[The problem]
Could you copy out every line of the data where the word "States" occurs?

[Saved entries]
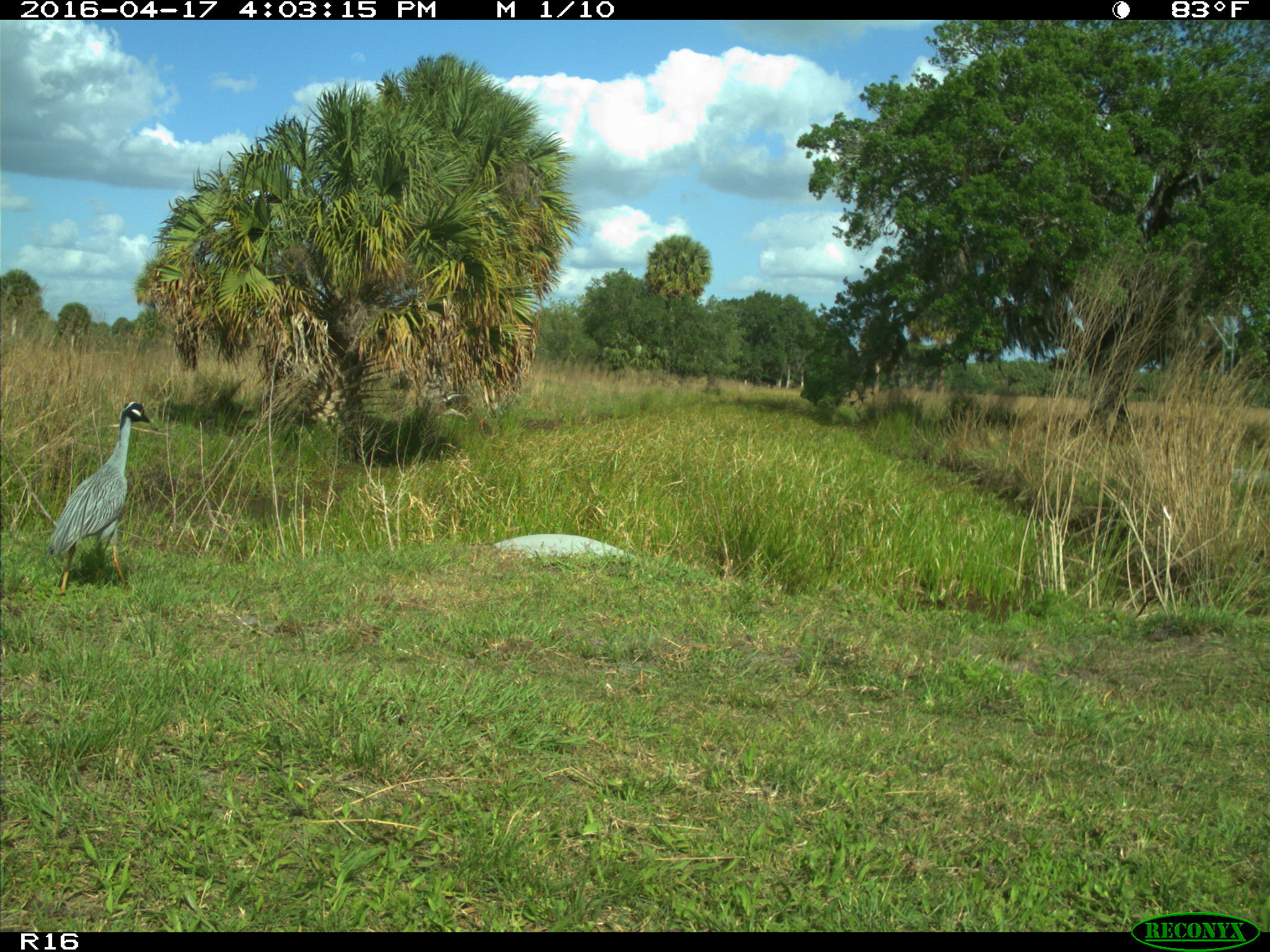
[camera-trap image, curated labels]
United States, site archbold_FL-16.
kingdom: Animalia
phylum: Chordata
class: Aves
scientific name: Aves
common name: birds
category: unidentified bird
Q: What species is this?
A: Unidentified bird (birds) (Aves).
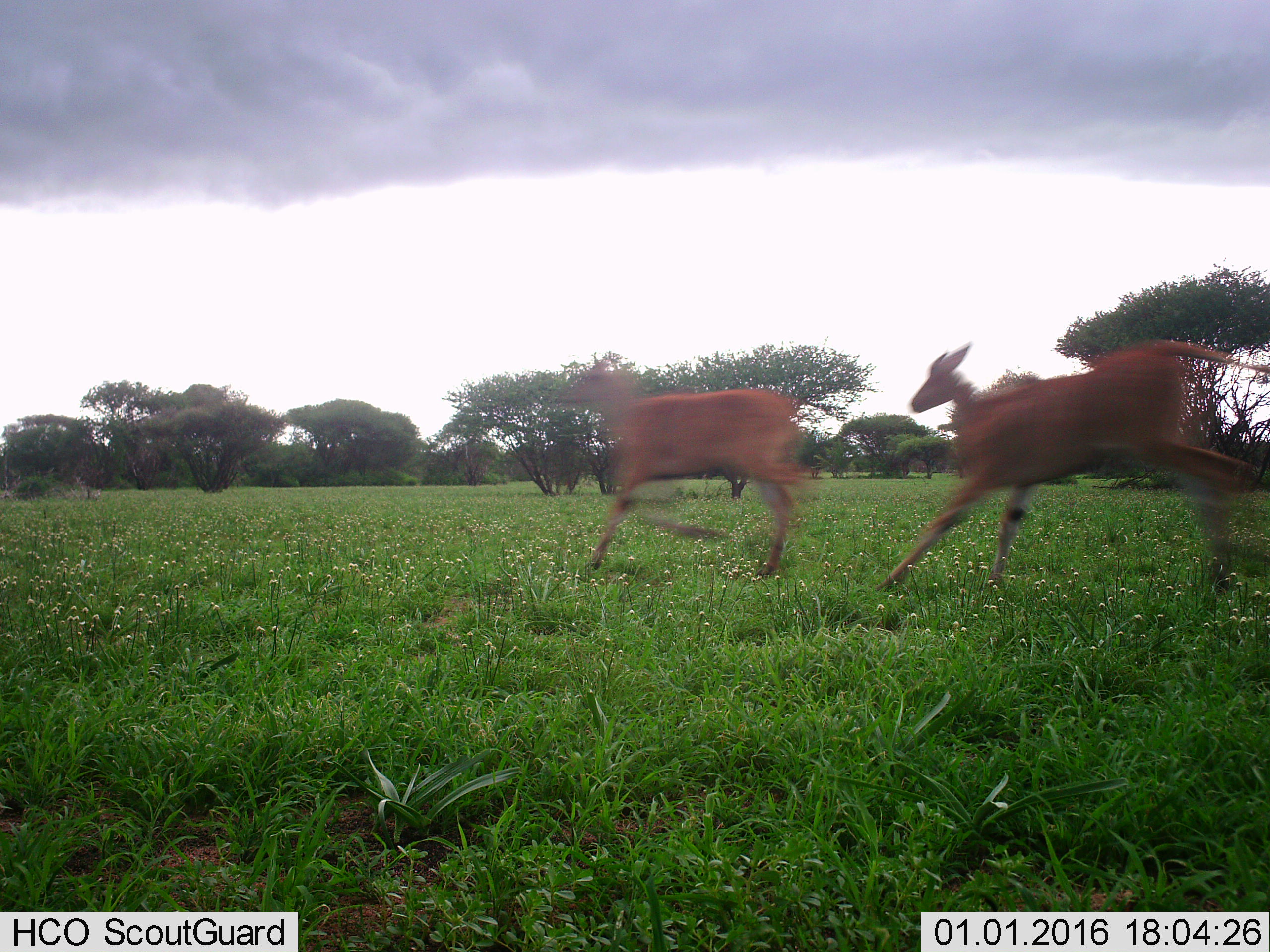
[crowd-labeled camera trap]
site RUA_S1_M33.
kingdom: Animalia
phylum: Chordata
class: Mammalia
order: Artiodactyla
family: Bovidae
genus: Tragelaphus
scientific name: Tragelaphus oryx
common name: eland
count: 2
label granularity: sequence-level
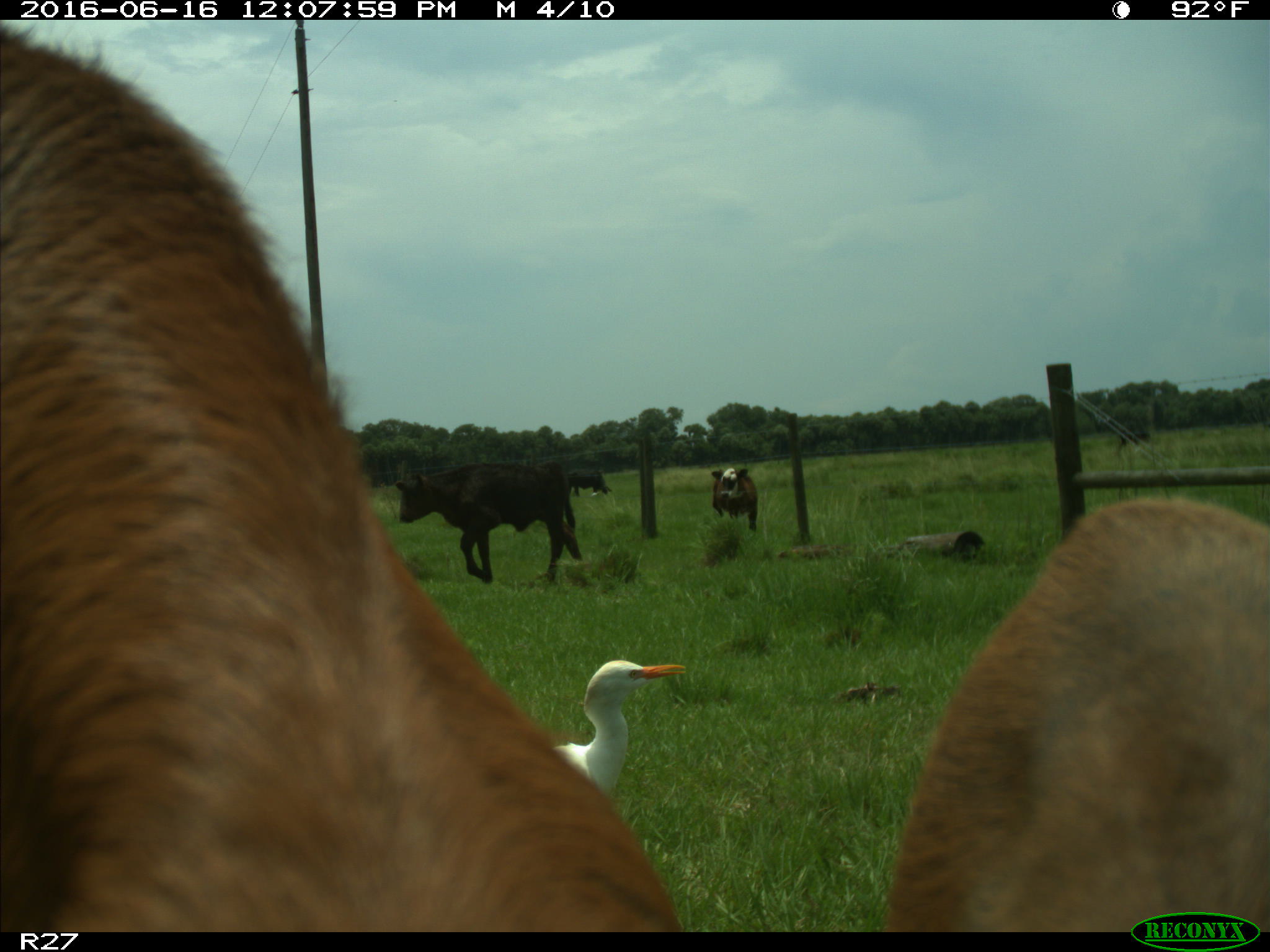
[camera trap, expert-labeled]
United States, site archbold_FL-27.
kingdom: Animalia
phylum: Chordata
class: Mammalia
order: Artiodactyla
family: Bovidae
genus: Bos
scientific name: Bos taurus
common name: domestic cow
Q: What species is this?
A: Bos taurus (domestic cow).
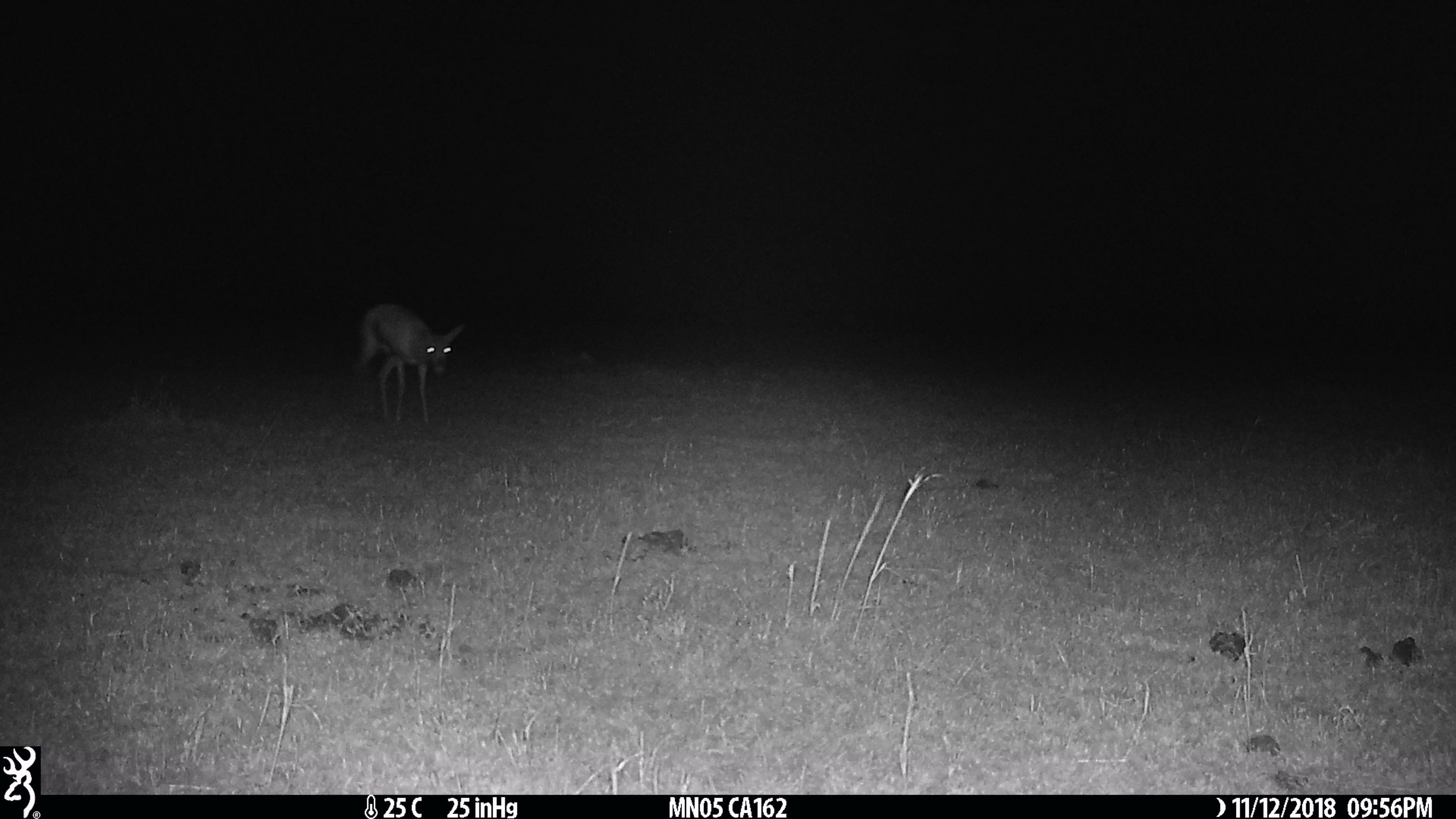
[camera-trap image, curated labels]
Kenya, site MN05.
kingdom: Animalia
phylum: Chordata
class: Mammalia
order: Carnivora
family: Canidae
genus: Lupulella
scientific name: Lupulella mesomelas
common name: black-backed jackal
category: jackal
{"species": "jackal (black-backed jackal) (Lupulella mesomelas)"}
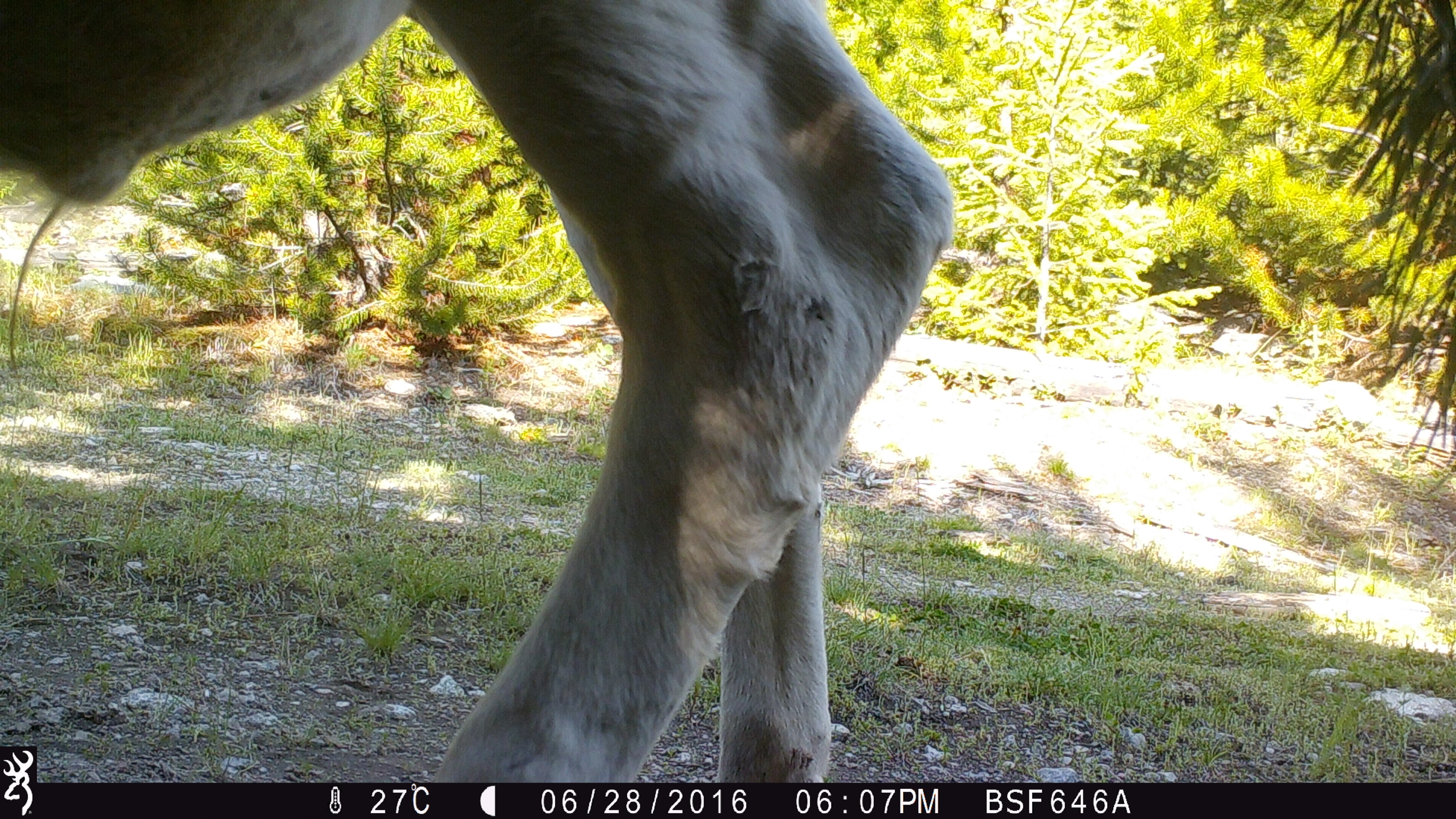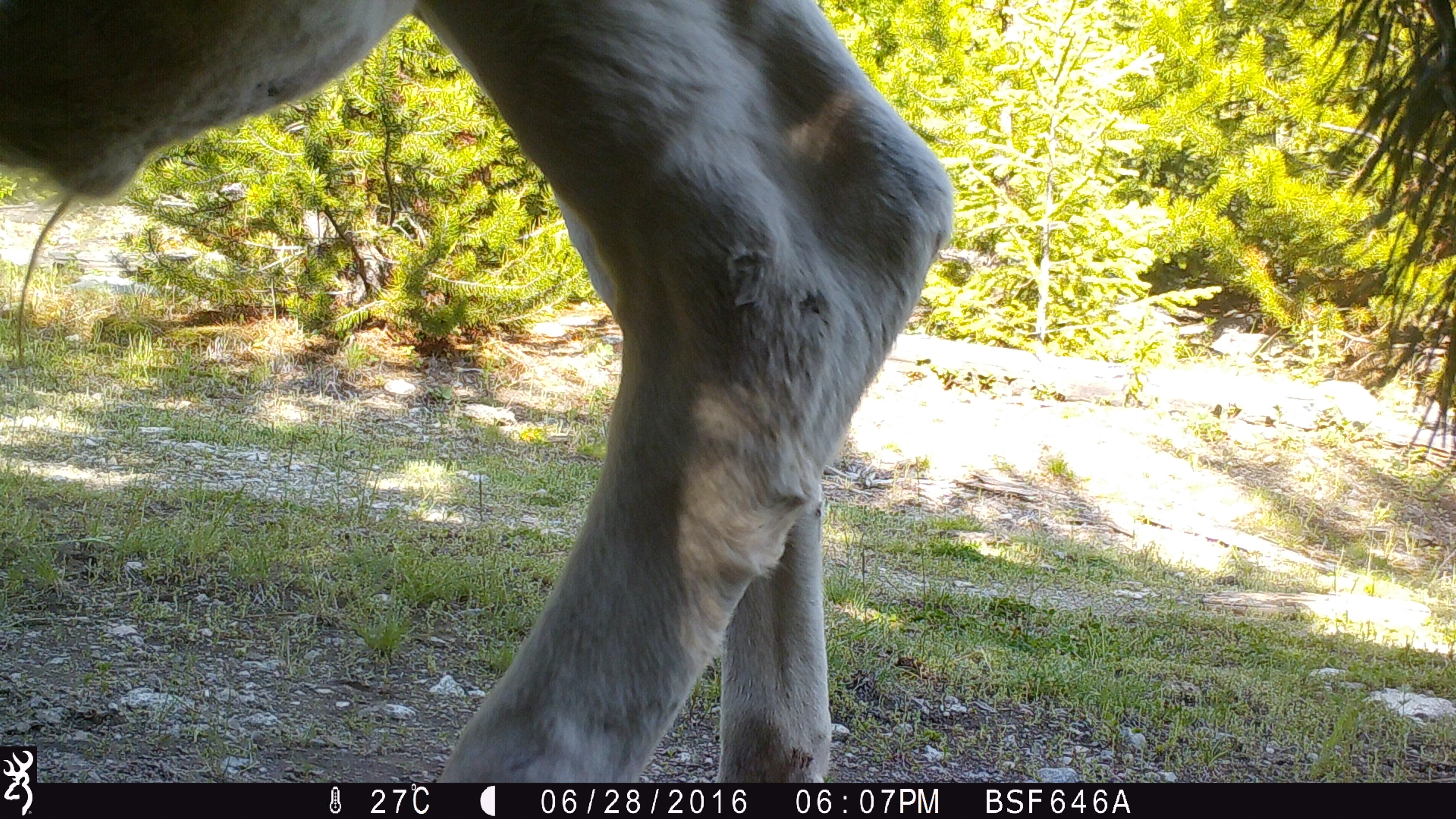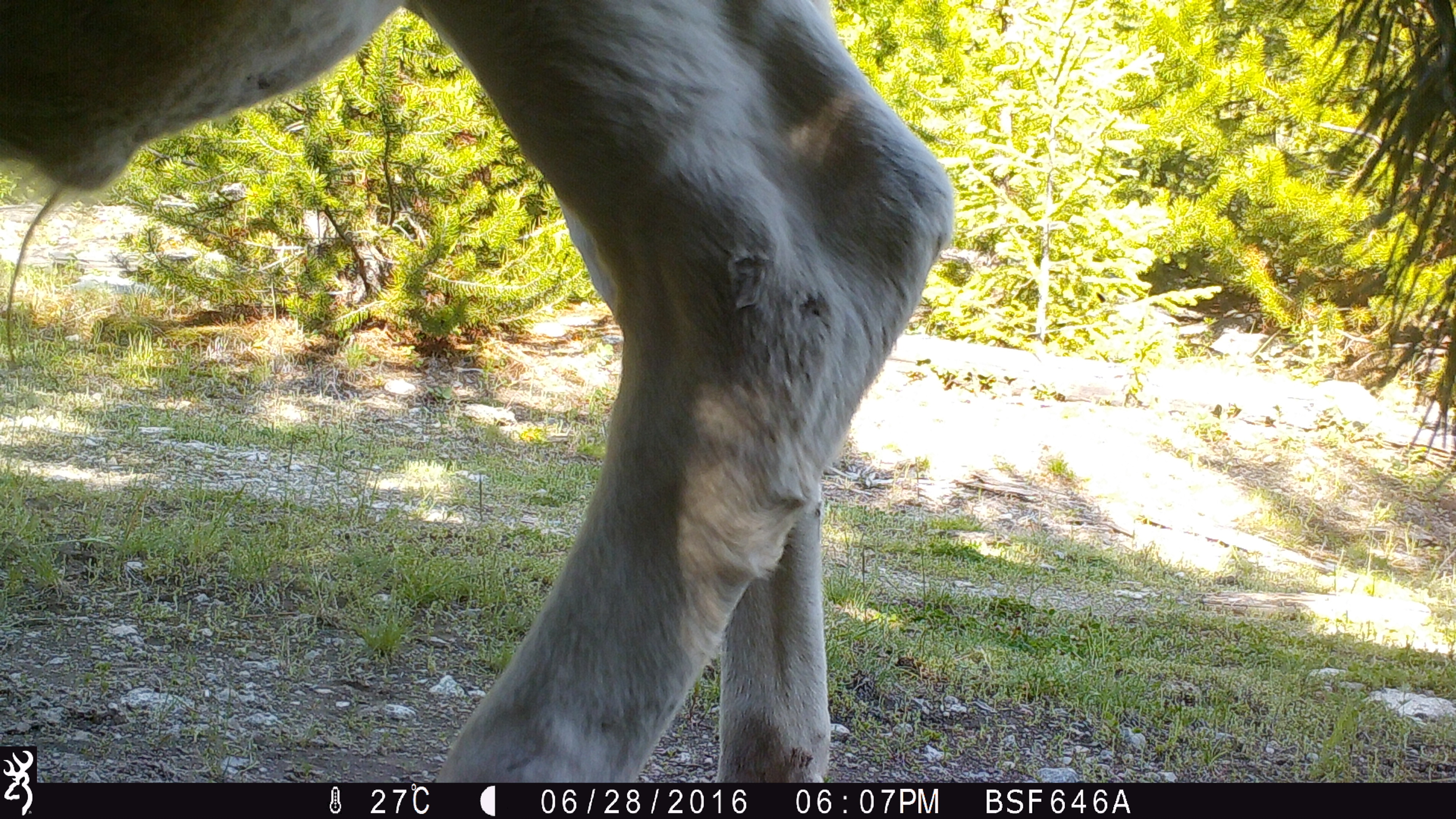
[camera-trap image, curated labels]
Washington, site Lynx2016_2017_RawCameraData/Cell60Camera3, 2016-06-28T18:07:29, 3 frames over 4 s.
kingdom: Animalia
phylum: Chordata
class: Mammalia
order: Artiodactyla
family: Bovidae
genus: Bos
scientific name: Bos taurus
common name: domestic cattle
Domestic cattle (Bos taurus). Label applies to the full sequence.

[Reply to the exercise]
United States, site archbold_FL-16.
United States, site archbold_FL-27.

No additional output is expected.